→ USING THE INFORMATION:
a – Using the article on water in the Jordan Valley, answer each question on its own line:
(i) By what percentage a year are Israel's renewable water supplies being over-exploited?
(ii) What is Arnon Soffer's position?
(iii) How much water does the West Bank yield each year?
b – From the Jordan Valley water article, pull out the passage starting at "IN the politically" and ending at "is at risk.", copied word for word.

→ EXCERPTED PASSAGE:
If Jordan Valley Wells Run Dry...

IN the politically volatile Jordan Valley, competition for water, not land, is becoming the biggest obstacle to peace. For 6 million Israelis and Palestinians, the future will be dominated by the question of how to allocate the region's most precious resource.

Israel, whose water-efficient farmers made the desert bloom, is now living beyond its means. With all of its renewable water supplies already being over-exploited by 15 percent a year and with no new sources to turn to, the country is on the verge of one of its most severe crises. With water already being shifted away from agriculture to meet urban needs and with a 30 percent water deficit looming within a decade, Israel's security is at risk.

``Israel is on the threshold of a catastrophe,'' warns Arnon Soffer, a Haifa University geographer who, in a recent unpublished report to Israel's Foreign Ministry, cautioned that the combination of arid lands and exploding populations was a ``formula for disaster'' throughout the Middle East.

For Palestinians living under Israeli military occupation, water shortages are not so much a function of nature as of politics. Although the West Bank is the source of 600-700 million cubic meters (mcm) of water annually, Israel has limited West Bank residents to one-fifth of that amount, stunting agriculture and retarding development. In Gaza, meanwhile, overpopulation has produced the most acute water shortages in the Middle East. At stake for Palestinians: the political and economic viability of a state now demanded by West Bank and Gaza Arabs.

→ DATA EXTRACT:

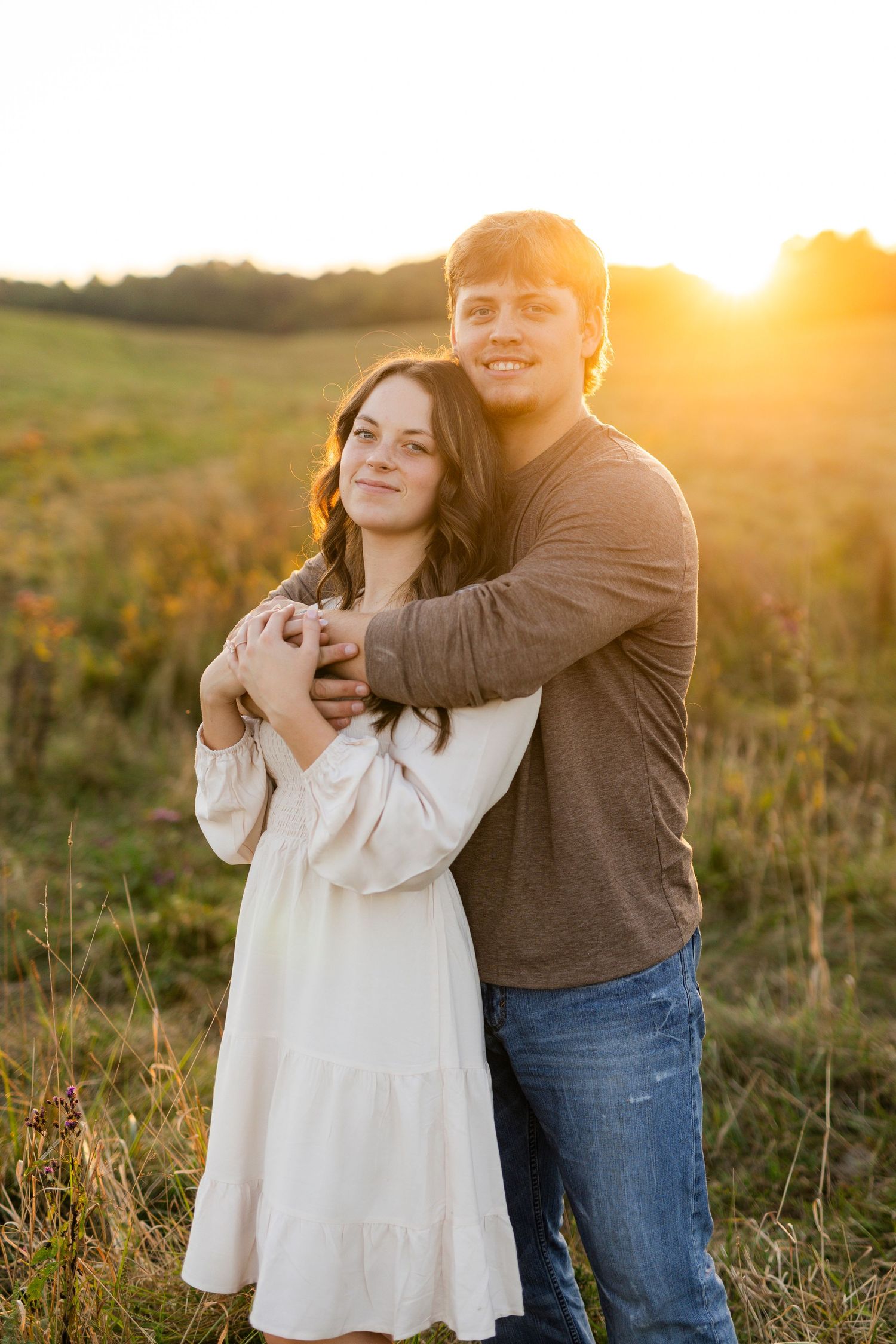 Couple embracing in a golden sunset field, woman in white dress, man in brown shirt and jeans, romantic outdoor portrait.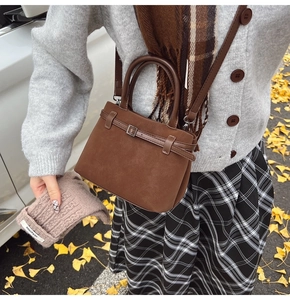 Detail of dark brown matte leather tote bag featuring metal buckle and crossbody strap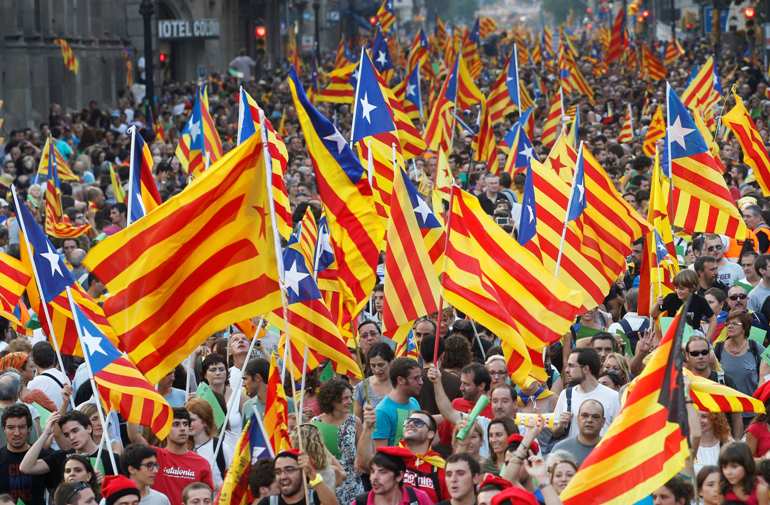 Patriotic Catalans waving their flag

→ ANSWERS TO THE EXERCISE:
a –
(i) 15 percent
(ii) A geographer at Haifa University
(iii) 600-700 million cubic meters

b –
IN the politically volatile Jordan Valley, competition for water, not land, is becoming the biggest obstacle to peace. For 6 million Israelis and Palestinians, the future will be dominated by the question of how to allocate the region's most precious resource.

Israel, whose water-efficient farmers made the desert bloom, is now living beyond its means. With all of its renewable water supplies already being over-exploited by 15 percent a year and with no new sources to turn to, the country is on the verge of one of its most severe crises. With water already being shifted away from agriculture to meet urban needs and with a 30 percent water deficit looming within a decade, Israel's security is at risk.